Text block ->
⟨

Archive for the 'Uncategorized' Category

nil.[] error when using Rails migrations

Thursday, August 2nd, 2007

I just had a little trouble with Rails migrations. I was trying to add a column to a database table in the migration using:

add_column :condos, :product_id, :int, :null => false, :limit => ’11′

The syntax seems ok at first glance but it resulted in the following error:

– add_column("condos", "product_id", "int")
rake aborted!
You have a nil object when you didn’t expect it!
You might have expected an instance of Array.
The error occurred while evaluating nil.[]
/usr/lib64/ruby/gems/1.8/gems/activerecord-1.15.3/lib/active_record/connection_adapters/abstract/schema_statements.rb:272:in `type_to_sql’
/usr/lib64/ruby/gems/1.8/gems/activerecord-1.15.3/lib/active_record/connection_adapters/abstract/schema_statements.rb:122:in `add_column’

The type_to_sql should have given it away to me but I overlooked it at first and spun my wheels trying to figure out what was wrong. As it turned out :int is not right and I need to use :integer instead.

The success of Webster's Classroom

Thursday, August 2nd, 2007

Over this past summer I’ve been working on a project for my wife Laura. She’s the technology teacher at school and needed an easy way for her teachers to create their own classroom webpage. Before Webster’s Classroom she had to manually create every teacher’s page and ftp it to a county server downtown. Needless to say, no one had websites.

⟩

Dataset excerpts ->
⟨

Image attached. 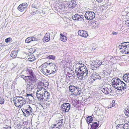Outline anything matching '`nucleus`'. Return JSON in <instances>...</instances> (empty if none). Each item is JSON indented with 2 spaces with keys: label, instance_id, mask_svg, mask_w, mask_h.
Instances as JSON below:
<instances>
[{
  "label": "nucleus",
  "instance_id": "f257e3e1",
  "mask_svg": "<svg viewBox=\"0 0 129 129\" xmlns=\"http://www.w3.org/2000/svg\"><path fill=\"white\" fill-rule=\"evenodd\" d=\"M118 48L122 53L129 54V42L122 43L118 46Z\"/></svg>",
  "mask_w": 129,
  "mask_h": 129
},
{
  "label": "nucleus",
  "instance_id": "f03ea898",
  "mask_svg": "<svg viewBox=\"0 0 129 129\" xmlns=\"http://www.w3.org/2000/svg\"><path fill=\"white\" fill-rule=\"evenodd\" d=\"M15 101L14 102V104L16 106L21 108L23 106V105L25 103V99L22 97L16 96L14 98Z\"/></svg>",
  "mask_w": 129,
  "mask_h": 129
},
{
  "label": "nucleus",
  "instance_id": "7ed1b4c3",
  "mask_svg": "<svg viewBox=\"0 0 129 129\" xmlns=\"http://www.w3.org/2000/svg\"><path fill=\"white\" fill-rule=\"evenodd\" d=\"M24 116L25 117H27L31 114L32 109L29 105H27L26 107H23L21 108Z\"/></svg>",
  "mask_w": 129,
  "mask_h": 129
},
{
  "label": "nucleus",
  "instance_id": "20e7f679",
  "mask_svg": "<svg viewBox=\"0 0 129 129\" xmlns=\"http://www.w3.org/2000/svg\"><path fill=\"white\" fill-rule=\"evenodd\" d=\"M111 81L113 86L117 89L119 85L122 82V81L118 78H114L112 79Z\"/></svg>",
  "mask_w": 129,
  "mask_h": 129
},
{
  "label": "nucleus",
  "instance_id": "39448f33",
  "mask_svg": "<svg viewBox=\"0 0 129 129\" xmlns=\"http://www.w3.org/2000/svg\"><path fill=\"white\" fill-rule=\"evenodd\" d=\"M37 80H31L27 83L26 89L27 90L31 91L35 87V83Z\"/></svg>",
  "mask_w": 129,
  "mask_h": 129
},
{
  "label": "nucleus",
  "instance_id": "423d86ee",
  "mask_svg": "<svg viewBox=\"0 0 129 129\" xmlns=\"http://www.w3.org/2000/svg\"><path fill=\"white\" fill-rule=\"evenodd\" d=\"M70 90L71 92H74V94L77 95L80 94L81 89L80 88L77 87L73 85H70L69 87Z\"/></svg>",
  "mask_w": 129,
  "mask_h": 129
},
{
  "label": "nucleus",
  "instance_id": "0eeeda50",
  "mask_svg": "<svg viewBox=\"0 0 129 129\" xmlns=\"http://www.w3.org/2000/svg\"><path fill=\"white\" fill-rule=\"evenodd\" d=\"M95 14L94 12L91 11L86 12L85 15V18L87 20H92L95 17Z\"/></svg>",
  "mask_w": 129,
  "mask_h": 129
},
{
  "label": "nucleus",
  "instance_id": "6e6552de",
  "mask_svg": "<svg viewBox=\"0 0 129 129\" xmlns=\"http://www.w3.org/2000/svg\"><path fill=\"white\" fill-rule=\"evenodd\" d=\"M70 107V105L69 103H63L61 106V110L63 112H67L69 110Z\"/></svg>",
  "mask_w": 129,
  "mask_h": 129
},
{
  "label": "nucleus",
  "instance_id": "1a4fd4ad",
  "mask_svg": "<svg viewBox=\"0 0 129 129\" xmlns=\"http://www.w3.org/2000/svg\"><path fill=\"white\" fill-rule=\"evenodd\" d=\"M41 67V70L42 73L45 75H47L48 74H51L52 72L50 73V71L48 70L47 68V65L44 64H43L41 66H40V68Z\"/></svg>",
  "mask_w": 129,
  "mask_h": 129
},
{
  "label": "nucleus",
  "instance_id": "9d476101",
  "mask_svg": "<svg viewBox=\"0 0 129 129\" xmlns=\"http://www.w3.org/2000/svg\"><path fill=\"white\" fill-rule=\"evenodd\" d=\"M26 73L27 74L29 75V76L31 77L32 80H37V78L35 75L32 70L30 68L27 69L26 71Z\"/></svg>",
  "mask_w": 129,
  "mask_h": 129
},
{
  "label": "nucleus",
  "instance_id": "9b49d317",
  "mask_svg": "<svg viewBox=\"0 0 129 129\" xmlns=\"http://www.w3.org/2000/svg\"><path fill=\"white\" fill-rule=\"evenodd\" d=\"M28 5L26 3H23L20 4L17 8L18 10L20 12L26 11L27 9Z\"/></svg>",
  "mask_w": 129,
  "mask_h": 129
},
{
  "label": "nucleus",
  "instance_id": "f8f14e48",
  "mask_svg": "<svg viewBox=\"0 0 129 129\" xmlns=\"http://www.w3.org/2000/svg\"><path fill=\"white\" fill-rule=\"evenodd\" d=\"M73 19L75 21H82L84 20V17L83 15L78 14H75L72 16Z\"/></svg>",
  "mask_w": 129,
  "mask_h": 129
},
{
  "label": "nucleus",
  "instance_id": "ddd939ff",
  "mask_svg": "<svg viewBox=\"0 0 129 129\" xmlns=\"http://www.w3.org/2000/svg\"><path fill=\"white\" fill-rule=\"evenodd\" d=\"M110 85H108L107 86L103 87L101 88L102 91L105 93L106 94H109L111 93V89L110 87Z\"/></svg>",
  "mask_w": 129,
  "mask_h": 129
},
{
  "label": "nucleus",
  "instance_id": "4468645a",
  "mask_svg": "<svg viewBox=\"0 0 129 129\" xmlns=\"http://www.w3.org/2000/svg\"><path fill=\"white\" fill-rule=\"evenodd\" d=\"M78 35L81 36L85 38H86L88 36L87 32L85 31L80 30L78 31Z\"/></svg>",
  "mask_w": 129,
  "mask_h": 129
},
{
  "label": "nucleus",
  "instance_id": "2eb2a0df",
  "mask_svg": "<svg viewBox=\"0 0 129 129\" xmlns=\"http://www.w3.org/2000/svg\"><path fill=\"white\" fill-rule=\"evenodd\" d=\"M127 86V84L124 83L122 81L121 83H120L118 86L117 90H124L126 89V87Z\"/></svg>",
  "mask_w": 129,
  "mask_h": 129
},
{
  "label": "nucleus",
  "instance_id": "dca6fc26",
  "mask_svg": "<svg viewBox=\"0 0 129 129\" xmlns=\"http://www.w3.org/2000/svg\"><path fill=\"white\" fill-rule=\"evenodd\" d=\"M76 2L74 1L69 2L68 4V7L71 9H73L76 6Z\"/></svg>",
  "mask_w": 129,
  "mask_h": 129
},
{
  "label": "nucleus",
  "instance_id": "f3484780",
  "mask_svg": "<svg viewBox=\"0 0 129 129\" xmlns=\"http://www.w3.org/2000/svg\"><path fill=\"white\" fill-rule=\"evenodd\" d=\"M91 78H92L93 80L95 81L96 79H101V77L98 74L95 73L92 74L91 76Z\"/></svg>",
  "mask_w": 129,
  "mask_h": 129
},
{
  "label": "nucleus",
  "instance_id": "a211bd4d",
  "mask_svg": "<svg viewBox=\"0 0 129 129\" xmlns=\"http://www.w3.org/2000/svg\"><path fill=\"white\" fill-rule=\"evenodd\" d=\"M77 77L81 80H83L82 73L80 71H75Z\"/></svg>",
  "mask_w": 129,
  "mask_h": 129
},
{
  "label": "nucleus",
  "instance_id": "6ab92c4d",
  "mask_svg": "<svg viewBox=\"0 0 129 129\" xmlns=\"http://www.w3.org/2000/svg\"><path fill=\"white\" fill-rule=\"evenodd\" d=\"M94 63H94L92 62L90 65L91 69L92 70H96L97 68L99 67V66H98V64Z\"/></svg>",
  "mask_w": 129,
  "mask_h": 129
},
{
  "label": "nucleus",
  "instance_id": "aec40b11",
  "mask_svg": "<svg viewBox=\"0 0 129 129\" xmlns=\"http://www.w3.org/2000/svg\"><path fill=\"white\" fill-rule=\"evenodd\" d=\"M36 96L39 101H44L43 94L36 93Z\"/></svg>",
  "mask_w": 129,
  "mask_h": 129
},
{
  "label": "nucleus",
  "instance_id": "412c9836",
  "mask_svg": "<svg viewBox=\"0 0 129 129\" xmlns=\"http://www.w3.org/2000/svg\"><path fill=\"white\" fill-rule=\"evenodd\" d=\"M44 101L47 100L49 99L50 97L49 93L47 91L45 92L44 94H43Z\"/></svg>",
  "mask_w": 129,
  "mask_h": 129
},
{
  "label": "nucleus",
  "instance_id": "4be33fe9",
  "mask_svg": "<svg viewBox=\"0 0 129 129\" xmlns=\"http://www.w3.org/2000/svg\"><path fill=\"white\" fill-rule=\"evenodd\" d=\"M50 40V34L49 33H47L43 38V40L44 42H46L49 41Z\"/></svg>",
  "mask_w": 129,
  "mask_h": 129
},
{
  "label": "nucleus",
  "instance_id": "5701e85b",
  "mask_svg": "<svg viewBox=\"0 0 129 129\" xmlns=\"http://www.w3.org/2000/svg\"><path fill=\"white\" fill-rule=\"evenodd\" d=\"M46 90L44 88H38V90L36 93H39L40 94H44L45 92L46 91Z\"/></svg>",
  "mask_w": 129,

⟩

What you need to do ->
Render this sentence from the blog text on Rails migrations in Spanish: "As it turned out :int is not right and I need to use :integer instead."

Solved exercise ->
Resultó que :int no es correcto y necesito usar :integer en su lugar.